Case update (1): Employment status – director an employee?

compensatory award - scales balancing person and moneySummary: Can an unpaid shareholder and director of a Company be an employee?

Yes, says the Court of Appeal in Stack v Ajar-Tec Ltd available here.

Background: In order for an individual to show that they are an employee, they must establish that there is an express or implied contract in place. Basic contract law states that, in order to be a valid contract, there must be consideration between the parties. For employment contracts this means that the employee must provide work and in return the employer pays them or provides some other benefit.

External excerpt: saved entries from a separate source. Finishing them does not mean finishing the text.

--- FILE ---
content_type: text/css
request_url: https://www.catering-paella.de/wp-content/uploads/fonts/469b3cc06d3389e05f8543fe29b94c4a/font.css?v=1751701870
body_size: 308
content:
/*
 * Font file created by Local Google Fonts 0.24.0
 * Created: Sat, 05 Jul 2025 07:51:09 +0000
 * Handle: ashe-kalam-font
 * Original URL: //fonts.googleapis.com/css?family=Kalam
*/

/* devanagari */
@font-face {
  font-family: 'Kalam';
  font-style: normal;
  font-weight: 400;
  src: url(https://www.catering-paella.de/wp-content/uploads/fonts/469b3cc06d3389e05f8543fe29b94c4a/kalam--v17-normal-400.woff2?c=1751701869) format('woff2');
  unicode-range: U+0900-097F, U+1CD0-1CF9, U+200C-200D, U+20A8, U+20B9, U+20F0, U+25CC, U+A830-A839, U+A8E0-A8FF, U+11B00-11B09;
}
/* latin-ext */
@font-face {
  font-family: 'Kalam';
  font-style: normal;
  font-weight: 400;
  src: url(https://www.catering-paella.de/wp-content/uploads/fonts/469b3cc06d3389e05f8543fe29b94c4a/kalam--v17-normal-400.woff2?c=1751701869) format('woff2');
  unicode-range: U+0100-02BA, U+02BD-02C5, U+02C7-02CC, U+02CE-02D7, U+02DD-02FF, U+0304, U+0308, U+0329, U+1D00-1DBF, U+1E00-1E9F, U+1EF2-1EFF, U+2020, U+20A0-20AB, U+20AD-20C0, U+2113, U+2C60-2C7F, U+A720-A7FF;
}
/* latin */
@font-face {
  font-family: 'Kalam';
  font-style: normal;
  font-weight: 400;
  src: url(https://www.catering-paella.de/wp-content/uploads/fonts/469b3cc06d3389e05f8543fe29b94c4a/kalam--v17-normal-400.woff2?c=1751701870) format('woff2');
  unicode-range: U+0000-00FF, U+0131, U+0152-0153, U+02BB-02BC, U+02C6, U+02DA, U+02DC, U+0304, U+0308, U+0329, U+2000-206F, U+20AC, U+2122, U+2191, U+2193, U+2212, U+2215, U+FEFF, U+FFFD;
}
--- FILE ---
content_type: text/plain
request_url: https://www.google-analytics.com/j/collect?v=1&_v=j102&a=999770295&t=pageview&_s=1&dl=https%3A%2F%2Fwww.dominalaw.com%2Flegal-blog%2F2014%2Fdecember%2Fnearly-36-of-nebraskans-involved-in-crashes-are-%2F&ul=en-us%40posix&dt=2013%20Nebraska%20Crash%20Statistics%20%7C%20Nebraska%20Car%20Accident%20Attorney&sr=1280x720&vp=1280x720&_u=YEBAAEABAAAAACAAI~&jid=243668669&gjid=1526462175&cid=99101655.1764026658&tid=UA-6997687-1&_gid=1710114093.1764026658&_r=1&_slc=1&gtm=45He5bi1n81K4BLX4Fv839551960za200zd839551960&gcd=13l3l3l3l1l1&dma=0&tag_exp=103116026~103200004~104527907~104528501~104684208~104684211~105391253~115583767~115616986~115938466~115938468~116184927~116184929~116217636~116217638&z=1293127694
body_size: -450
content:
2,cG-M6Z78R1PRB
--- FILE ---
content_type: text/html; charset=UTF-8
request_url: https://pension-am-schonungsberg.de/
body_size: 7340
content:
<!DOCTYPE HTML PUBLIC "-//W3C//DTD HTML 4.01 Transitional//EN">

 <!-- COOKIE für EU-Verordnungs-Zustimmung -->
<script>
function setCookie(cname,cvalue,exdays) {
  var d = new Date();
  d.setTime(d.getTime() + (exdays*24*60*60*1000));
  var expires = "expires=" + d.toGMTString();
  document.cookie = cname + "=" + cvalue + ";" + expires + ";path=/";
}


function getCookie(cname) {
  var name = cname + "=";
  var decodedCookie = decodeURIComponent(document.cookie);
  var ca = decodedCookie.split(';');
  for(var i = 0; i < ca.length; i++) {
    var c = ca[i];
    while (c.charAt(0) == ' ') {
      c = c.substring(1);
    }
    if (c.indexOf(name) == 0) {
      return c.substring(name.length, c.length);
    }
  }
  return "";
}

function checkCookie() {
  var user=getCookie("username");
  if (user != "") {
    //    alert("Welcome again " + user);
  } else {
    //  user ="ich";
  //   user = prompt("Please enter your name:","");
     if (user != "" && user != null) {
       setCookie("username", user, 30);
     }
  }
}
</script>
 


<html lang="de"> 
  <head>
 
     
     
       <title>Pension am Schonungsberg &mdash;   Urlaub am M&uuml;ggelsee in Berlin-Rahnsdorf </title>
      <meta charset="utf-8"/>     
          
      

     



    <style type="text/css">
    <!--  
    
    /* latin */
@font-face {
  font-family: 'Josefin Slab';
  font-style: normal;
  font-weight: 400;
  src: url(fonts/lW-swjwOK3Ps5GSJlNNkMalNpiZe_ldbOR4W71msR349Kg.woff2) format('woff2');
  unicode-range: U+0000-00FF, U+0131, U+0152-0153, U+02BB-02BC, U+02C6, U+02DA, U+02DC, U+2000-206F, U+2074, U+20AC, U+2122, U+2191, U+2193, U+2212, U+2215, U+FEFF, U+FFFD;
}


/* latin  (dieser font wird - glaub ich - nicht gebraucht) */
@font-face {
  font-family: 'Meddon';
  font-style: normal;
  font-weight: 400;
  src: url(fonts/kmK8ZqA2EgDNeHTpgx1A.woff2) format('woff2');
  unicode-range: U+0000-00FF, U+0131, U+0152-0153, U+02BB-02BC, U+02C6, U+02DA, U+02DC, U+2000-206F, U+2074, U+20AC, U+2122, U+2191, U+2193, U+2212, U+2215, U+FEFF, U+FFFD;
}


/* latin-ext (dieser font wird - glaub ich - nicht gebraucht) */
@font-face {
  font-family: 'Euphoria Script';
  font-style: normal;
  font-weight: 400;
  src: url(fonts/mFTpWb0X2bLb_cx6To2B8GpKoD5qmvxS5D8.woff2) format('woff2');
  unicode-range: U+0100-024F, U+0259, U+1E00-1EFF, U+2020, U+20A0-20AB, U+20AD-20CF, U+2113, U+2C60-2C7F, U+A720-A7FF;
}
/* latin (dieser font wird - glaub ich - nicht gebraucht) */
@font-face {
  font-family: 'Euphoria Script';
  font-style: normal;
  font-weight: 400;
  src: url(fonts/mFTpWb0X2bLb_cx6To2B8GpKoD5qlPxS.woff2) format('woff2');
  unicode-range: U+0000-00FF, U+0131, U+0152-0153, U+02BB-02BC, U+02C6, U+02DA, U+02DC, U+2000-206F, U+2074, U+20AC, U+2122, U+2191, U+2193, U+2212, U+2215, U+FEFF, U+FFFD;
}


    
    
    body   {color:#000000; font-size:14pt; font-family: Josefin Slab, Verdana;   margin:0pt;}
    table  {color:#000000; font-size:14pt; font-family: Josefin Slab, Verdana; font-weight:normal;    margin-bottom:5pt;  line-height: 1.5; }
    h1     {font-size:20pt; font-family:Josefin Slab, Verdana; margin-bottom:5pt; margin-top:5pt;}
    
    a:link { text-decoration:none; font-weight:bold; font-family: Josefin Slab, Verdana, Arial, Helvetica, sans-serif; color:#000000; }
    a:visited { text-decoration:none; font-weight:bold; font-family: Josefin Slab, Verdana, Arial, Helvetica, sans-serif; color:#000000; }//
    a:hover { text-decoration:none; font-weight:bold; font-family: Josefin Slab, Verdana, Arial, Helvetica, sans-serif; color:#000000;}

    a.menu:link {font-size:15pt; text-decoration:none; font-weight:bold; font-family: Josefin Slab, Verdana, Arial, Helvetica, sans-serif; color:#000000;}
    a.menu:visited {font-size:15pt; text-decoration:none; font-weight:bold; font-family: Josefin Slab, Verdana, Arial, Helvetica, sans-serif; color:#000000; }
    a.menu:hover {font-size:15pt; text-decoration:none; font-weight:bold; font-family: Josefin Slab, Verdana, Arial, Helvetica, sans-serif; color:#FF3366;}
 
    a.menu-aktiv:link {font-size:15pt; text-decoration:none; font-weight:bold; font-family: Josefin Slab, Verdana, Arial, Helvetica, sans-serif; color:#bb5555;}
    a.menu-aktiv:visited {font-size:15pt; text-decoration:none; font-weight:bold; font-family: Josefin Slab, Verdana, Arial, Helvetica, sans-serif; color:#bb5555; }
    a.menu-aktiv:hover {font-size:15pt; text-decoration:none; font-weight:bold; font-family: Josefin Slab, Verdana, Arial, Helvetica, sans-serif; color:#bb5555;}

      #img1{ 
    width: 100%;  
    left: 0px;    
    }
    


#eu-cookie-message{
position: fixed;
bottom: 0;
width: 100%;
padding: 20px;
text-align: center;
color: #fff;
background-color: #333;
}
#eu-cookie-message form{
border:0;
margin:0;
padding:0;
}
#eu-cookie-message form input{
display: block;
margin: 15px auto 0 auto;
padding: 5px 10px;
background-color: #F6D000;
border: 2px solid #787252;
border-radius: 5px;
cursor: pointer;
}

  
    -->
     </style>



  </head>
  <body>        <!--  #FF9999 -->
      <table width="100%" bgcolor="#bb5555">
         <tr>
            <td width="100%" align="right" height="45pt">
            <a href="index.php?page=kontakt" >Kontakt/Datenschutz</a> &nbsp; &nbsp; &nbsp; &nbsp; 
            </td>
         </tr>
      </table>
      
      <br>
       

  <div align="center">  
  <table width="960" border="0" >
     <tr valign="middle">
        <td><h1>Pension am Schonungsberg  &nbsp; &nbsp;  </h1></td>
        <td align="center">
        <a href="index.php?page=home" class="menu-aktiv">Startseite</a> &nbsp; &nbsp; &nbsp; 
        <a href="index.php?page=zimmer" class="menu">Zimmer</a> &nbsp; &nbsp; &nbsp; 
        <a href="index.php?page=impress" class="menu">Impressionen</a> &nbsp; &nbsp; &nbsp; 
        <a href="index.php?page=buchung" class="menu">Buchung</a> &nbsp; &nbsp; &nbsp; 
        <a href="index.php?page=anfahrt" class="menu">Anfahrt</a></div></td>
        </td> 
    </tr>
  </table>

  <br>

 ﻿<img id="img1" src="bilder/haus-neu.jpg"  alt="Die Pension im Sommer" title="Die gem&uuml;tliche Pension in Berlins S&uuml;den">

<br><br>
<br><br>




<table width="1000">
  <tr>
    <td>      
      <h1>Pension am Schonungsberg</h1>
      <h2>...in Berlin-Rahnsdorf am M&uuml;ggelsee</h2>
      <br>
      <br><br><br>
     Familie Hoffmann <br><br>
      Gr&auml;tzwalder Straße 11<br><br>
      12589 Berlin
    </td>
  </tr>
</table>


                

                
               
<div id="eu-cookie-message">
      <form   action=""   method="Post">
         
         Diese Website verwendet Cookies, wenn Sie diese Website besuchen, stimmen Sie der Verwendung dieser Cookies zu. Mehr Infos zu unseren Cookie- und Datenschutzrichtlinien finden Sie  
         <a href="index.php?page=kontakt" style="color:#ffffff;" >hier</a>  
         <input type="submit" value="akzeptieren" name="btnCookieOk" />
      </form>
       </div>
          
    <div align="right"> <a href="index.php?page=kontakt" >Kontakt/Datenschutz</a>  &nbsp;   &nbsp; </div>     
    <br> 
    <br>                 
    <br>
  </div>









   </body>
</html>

Facts: Ajar-Tec was an audio-visual business. It had three shareholders and directors. Mr Stack was a director and shareholder and the major investor. He also had other substantial business interests. Mr Stack worked for the business from the start but did not receive any pay. Despite various discussions about roles and responsibilities, and draft employment contracts being circulated, Mr Stack did not formalise any employment arrangements. In 2009 relationships deteriorated and Mr Stack’s directorship was terminated.

Mr Stack brought claims for constructive unfair dismissal and unauthorised deduction from wages. In order to pursue his claims, Mr Stack had to first show that he was an employee (see above Background). In this case Mr Stack had not received any payment (consideration) for the services he provided. This means that it was necessary to imply a term that a wage or some remuneration would be provided. The test for implying a term is whether this would spell out in express words what the contract, read against the relevant background, would reasonably be understood to mean.

The Tribunal agreed with Mr Stack that he was an employee of Ajar-Tec Ltd as there had been an express agreement that he would provide work for the company and the Tribunal considered it was common-sense that he would be paid for what he did. As a result a term regarding payment was implied into his contract.

Ajar-Tec Ltd appealed against the Tribunal’s decision. The EAT upheld the appeal.

Mr Stack appealed against the decision to the Court of Appeal. The Court of Appeal agreed with the Tribunal that there was an express agreement under which Mr Stack accepted an obligation to work for the company. The Court of Appeal found it unsurprising that there was no express promise by the company to pay Mr Stack at this stage, as the company did not then exist. The Court of Appeal agreed with the Tribunal that it was possible to imply a term as to remuneration – Mr Stack had undertaken a positive, enforceable obligation to work for the company and it made no sense to regard him as agreeing to be rewarded only by dividend, particularly when one of the other company directors was both being paid and receiving a dividend.

Implications: The facts of this case and that it went all the way to the Court of Appeal, emphasise how difficult (and costly) it can be to establish employment status in the absence of a formal agreement. This stresses the importance of ensuring that relationships between parties are formalised in writing at the outset. Although questions of employment status will always be resolved on the facts of the particular case, this decision and a previous EAT decision, do now suggest that directors or shareholders will not necessarily need to have received pay in order to be employees, provided that there is a legal obligation on the employer to pay them.